### Supplied data
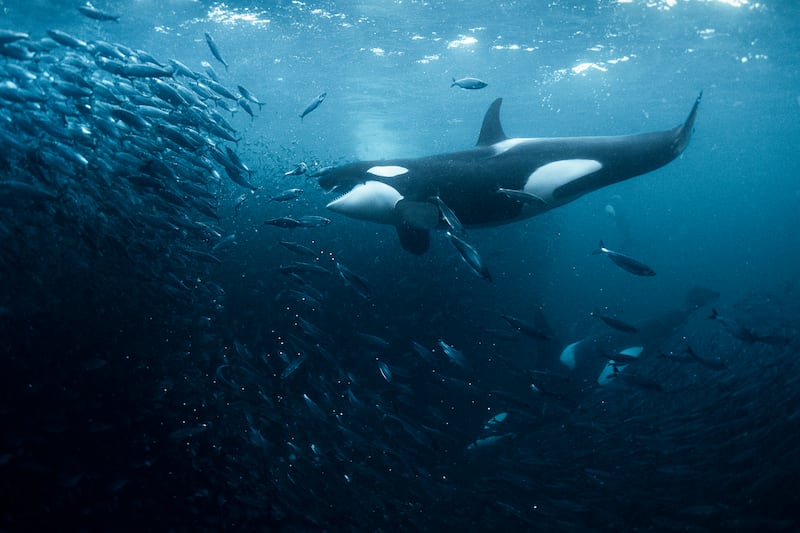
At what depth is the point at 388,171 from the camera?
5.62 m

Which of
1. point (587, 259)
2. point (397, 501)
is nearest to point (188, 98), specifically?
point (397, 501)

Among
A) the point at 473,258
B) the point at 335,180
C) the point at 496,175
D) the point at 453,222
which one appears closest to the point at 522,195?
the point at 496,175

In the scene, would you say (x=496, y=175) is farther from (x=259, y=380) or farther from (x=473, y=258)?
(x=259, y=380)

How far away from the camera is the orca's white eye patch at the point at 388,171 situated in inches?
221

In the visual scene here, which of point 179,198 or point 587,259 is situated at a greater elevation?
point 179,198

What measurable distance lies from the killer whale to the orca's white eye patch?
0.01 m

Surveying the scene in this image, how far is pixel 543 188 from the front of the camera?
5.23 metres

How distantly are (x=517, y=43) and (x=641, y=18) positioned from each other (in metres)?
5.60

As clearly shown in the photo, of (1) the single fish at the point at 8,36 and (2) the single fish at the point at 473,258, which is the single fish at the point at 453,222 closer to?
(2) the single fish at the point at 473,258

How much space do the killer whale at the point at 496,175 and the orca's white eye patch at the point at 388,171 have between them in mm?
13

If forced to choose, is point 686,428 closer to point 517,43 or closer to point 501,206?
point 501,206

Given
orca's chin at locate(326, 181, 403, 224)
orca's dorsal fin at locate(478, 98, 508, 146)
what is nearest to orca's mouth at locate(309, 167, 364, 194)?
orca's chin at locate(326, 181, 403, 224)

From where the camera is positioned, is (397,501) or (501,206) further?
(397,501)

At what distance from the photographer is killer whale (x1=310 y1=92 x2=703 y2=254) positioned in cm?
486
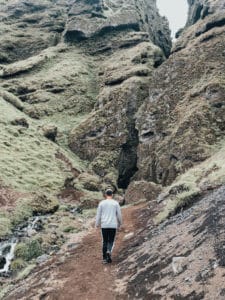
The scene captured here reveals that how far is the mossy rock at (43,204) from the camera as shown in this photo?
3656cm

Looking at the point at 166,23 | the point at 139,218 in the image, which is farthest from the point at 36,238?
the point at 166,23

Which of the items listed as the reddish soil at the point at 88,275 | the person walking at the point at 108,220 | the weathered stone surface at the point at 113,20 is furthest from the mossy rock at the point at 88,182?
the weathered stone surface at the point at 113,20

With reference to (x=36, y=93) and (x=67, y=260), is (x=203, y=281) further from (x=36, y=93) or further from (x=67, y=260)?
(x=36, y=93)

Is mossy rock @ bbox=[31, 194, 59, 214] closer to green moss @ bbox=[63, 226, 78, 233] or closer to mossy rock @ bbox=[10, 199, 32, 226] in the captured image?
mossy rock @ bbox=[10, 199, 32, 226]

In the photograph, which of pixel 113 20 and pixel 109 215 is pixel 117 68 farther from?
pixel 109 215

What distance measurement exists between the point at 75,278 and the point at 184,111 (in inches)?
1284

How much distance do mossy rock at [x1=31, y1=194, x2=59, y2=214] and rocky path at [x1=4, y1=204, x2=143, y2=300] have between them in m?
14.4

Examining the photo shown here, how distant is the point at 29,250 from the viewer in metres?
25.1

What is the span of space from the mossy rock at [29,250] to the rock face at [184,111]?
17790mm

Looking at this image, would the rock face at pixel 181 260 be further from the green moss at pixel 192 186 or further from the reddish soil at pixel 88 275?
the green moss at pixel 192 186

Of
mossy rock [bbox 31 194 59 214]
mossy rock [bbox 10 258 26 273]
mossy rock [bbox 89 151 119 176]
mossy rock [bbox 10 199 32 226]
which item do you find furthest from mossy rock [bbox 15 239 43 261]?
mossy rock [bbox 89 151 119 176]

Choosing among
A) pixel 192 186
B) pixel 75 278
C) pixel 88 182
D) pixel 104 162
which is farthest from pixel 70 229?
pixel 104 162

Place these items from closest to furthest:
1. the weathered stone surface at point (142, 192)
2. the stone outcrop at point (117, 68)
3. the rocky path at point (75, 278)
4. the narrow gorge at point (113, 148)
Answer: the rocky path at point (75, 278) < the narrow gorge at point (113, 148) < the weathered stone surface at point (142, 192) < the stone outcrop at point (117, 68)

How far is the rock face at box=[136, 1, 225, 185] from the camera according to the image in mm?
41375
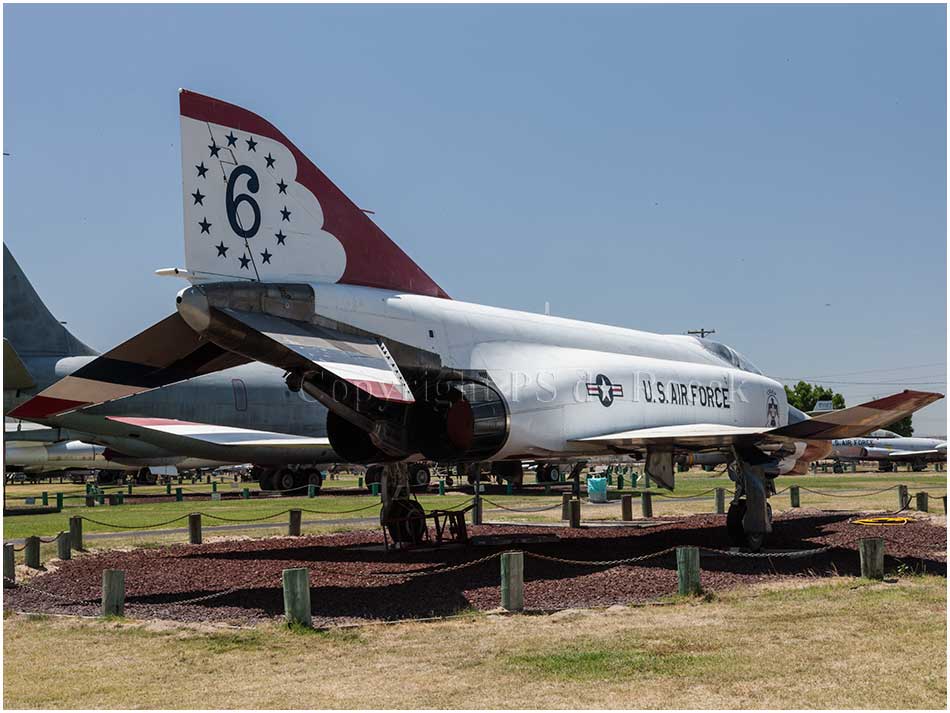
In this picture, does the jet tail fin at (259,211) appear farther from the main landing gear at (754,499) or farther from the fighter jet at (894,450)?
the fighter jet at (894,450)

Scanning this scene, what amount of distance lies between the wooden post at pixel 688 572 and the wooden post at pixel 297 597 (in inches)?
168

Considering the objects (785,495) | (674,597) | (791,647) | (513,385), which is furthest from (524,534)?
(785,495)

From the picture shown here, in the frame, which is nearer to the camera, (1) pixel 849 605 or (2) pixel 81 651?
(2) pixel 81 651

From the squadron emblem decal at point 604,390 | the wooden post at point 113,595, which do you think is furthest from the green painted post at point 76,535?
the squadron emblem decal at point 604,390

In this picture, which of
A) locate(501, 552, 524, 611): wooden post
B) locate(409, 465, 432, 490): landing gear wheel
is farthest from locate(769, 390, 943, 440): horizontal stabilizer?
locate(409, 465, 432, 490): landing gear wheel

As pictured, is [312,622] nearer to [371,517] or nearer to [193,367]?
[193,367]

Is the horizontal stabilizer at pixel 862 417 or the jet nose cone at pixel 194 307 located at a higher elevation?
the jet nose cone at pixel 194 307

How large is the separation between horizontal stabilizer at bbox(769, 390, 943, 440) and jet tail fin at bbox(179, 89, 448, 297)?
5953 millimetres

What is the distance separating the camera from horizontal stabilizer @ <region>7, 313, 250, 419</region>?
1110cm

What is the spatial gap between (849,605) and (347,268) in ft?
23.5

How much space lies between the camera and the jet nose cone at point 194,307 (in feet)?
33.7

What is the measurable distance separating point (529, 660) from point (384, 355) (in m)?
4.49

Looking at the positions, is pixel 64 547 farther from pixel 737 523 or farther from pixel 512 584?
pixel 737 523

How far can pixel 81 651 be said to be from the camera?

### The request
Revise all of the records above so that every "camera" becomes "lens", keeping everything else the same, and leave the pictures out of your answer.

### Correct result
At what depth is the point at 388,171 from the lens?
5.62 m

Which of
1. point (587, 259)
2. point (397, 501)
is nearest to point (188, 98), specifically?
point (397, 501)

Among
A) the point at 473,258
B) the point at 335,180
C) the point at 496,175
D) the point at 453,222
which one appears closest to the point at 522,195?
the point at 496,175

In the scene, would you say (x=496, y=175) is farther from (x=259, y=380) or farther from (x=473, y=258)?
(x=259, y=380)

How far away from the lens is the orca's white eye patch at the point at 388,171 situated in inches?
221

In the visual scene here, which of point 179,198 or point 587,259 is situated at a greater elevation?
point 179,198

What measurable distance lies from the killer whale to the orca's white eye patch?
0.01 m

Surveying the scene in this image, how far is pixel 543 188 from the front of the lens?
5.23 metres

How distantly are (x=517, y=43) and (x=641, y=18) positioned from each other (in metres)?
5.60

As clearly shown in the photo, of (1) the single fish at the point at 8,36 and (2) the single fish at the point at 473,258, which is the single fish at the point at 453,222 closer to?
(2) the single fish at the point at 473,258

How much space do the killer whale at the point at 496,175 and the orca's white eye patch at the point at 388,171 have between them in mm?
13

If forced to choose, is point 686,428 closer to point 517,43 or closer to point 501,206?
point 501,206

Given
orca's chin at locate(326, 181, 403, 224)
orca's dorsal fin at locate(478, 98, 508, 146)
what is nearest to orca's mouth at locate(309, 167, 364, 194)?
orca's chin at locate(326, 181, 403, 224)

From where the lens is positioned, is (397,501) or (501,206) further?
(397,501)

At what distance from the photographer is killer whale (x1=310 y1=92 x2=703 y2=254) positioned in cm?
486
The scene captured here reveals that how far is the mossy rock at (43,204) from the lens as shown in this photo?
3656cm

Looking at the point at 166,23 | the point at 139,218 in the image, which is farthest from the point at 36,238?
the point at 166,23

Which of the items listed as the reddish soil at the point at 88,275 | the person walking at the point at 108,220 | the weathered stone surface at the point at 113,20 is furthest from the mossy rock at the point at 88,182?
the weathered stone surface at the point at 113,20

With reference to (x=36, y=93) and (x=67, y=260), is (x=203, y=281) further from (x=36, y=93) or further from (x=67, y=260)?
(x=36, y=93)

Is mossy rock @ bbox=[31, 194, 59, 214] closer to green moss @ bbox=[63, 226, 78, 233] or closer to mossy rock @ bbox=[10, 199, 32, 226] in the captured image?
mossy rock @ bbox=[10, 199, 32, 226]

In the photograph, which of pixel 113 20 and pixel 109 215 is pixel 117 68 farther from?
pixel 109 215

What distance measurement exists between the point at 75,278 and the point at 184,111 (in inches)?
1284

How much distance do mossy rock at [x1=31, y1=194, x2=59, y2=214] and rocky path at [x1=4, y1=204, x2=143, y2=300] have between them in m?
14.4

Examining the photo shown here, how distant is the point at 29,250 from the viewer in metres?
25.1

What is the span of space from the mossy rock at [29,250] to the rock face at [184,111]?
17790mm

Looking at this image, would the rock face at pixel 181 260 be further from the green moss at pixel 192 186 or further from the reddish soil at pixel 88 275?
the green moss at pixel 192 186

Of
mossy rock [bbox 31 194 59 214]
mossy rock [bbox 10 258 26 273]
mossy rock [bbox 89 151 119 176]
mossy rock [bbox 10 199 32 226]
which item do you find furthest from mossy rock [bbox 15 239 43 261]?
mossy rock [bbox 89 151 119 176]

Choosing among
A) pixel 192 186
B) pixel 75 278
C) pixel 88 182
D) pixel 104 162
which is farthest from pixel 70 229?
pixel 104 162

Place these items from closest to furthest:
1. the weathered stone surface at point (142, 192)
2. the stone outcrop at point (117, 68)
3. the rocky path at point (75, 278)
4. the narrow gorge at point (113, 148)
Answer: the rocky path at point (75, 278) < the narrow gorge at point (113, 148) < the weathered stone surface at point (142, 192) < the stone outcrop at point (117, 68)

How far is the rock face at box=[136, 1, 225, 185] from the lens according to the image in mm?
41375
In this picture, does the jet tail fin at (259,211) appear farther from the main landing gear at (754,499) or farther from the fighter jet at (894,450)?
the fighter jet at (894,450)

Scanning this scene, what amount of distance lies between the wooden post at pixel 688 572 and the wooden post at pixel 297 597 (in inches)?
168

Considering the objects (785,495) | (674,597) | (791,647) | (513,385), which is furthest from (524,534)?
(785,495)

From the picture shown here, in the frame, which is nearer to the lens, (1) pixel 849 605 or (2) pixel 81 651?
(2) pixel 81 651

From the squadron emblem decal at point 604,390 | the wooden post at point 113,595, which do you think is furthest from the green painted post at point 76,535?
the squadron emblem decal at point 604,390

In this picture, which of
A) locate(501, 552, 524, 611): wooden post
B) locate(409, 465, 432, 490): landing gear wheel
is farthest from locate(769, 390, 943, 440): horizontal stabilizer?
locate(409, 465, 432, 490): landing gear wheel

As pictured, is [312,622] nearer to [371,517] or nearer to [193,367]?
[193,367]

Is the horizontal stabilizer at pixel 862 417 or the jet nose cone at pixel 194 307 located at a higher elevation?
the jet nose cone at pixel 194 307

How large is the separation between horizontal stabilizer at bbox(769, 390, 943, 440) and jet tail fin at bbox(179, 89, 448, 297)?
5953 millimetres

What is the distance separating the lens from horizontal stabilizer @ <region>7, 313, 250, 419</region>?
1110cm

What is the spatial gap between (849,605) and (347,268) in ft?
23.5

How much space lies between the lens and the jet nose cone at point 194,307 (in feet)?
33.7

What is the measurable distance separating point (529, 660) from point (384, 355) (in m)?
4.49

Looking at the positions, is pixel 64 547 farther from pixel 737 523 or farther from pixel 512 584?
pixel 737 523

How far can pixel 81 651 be said to be from the lens?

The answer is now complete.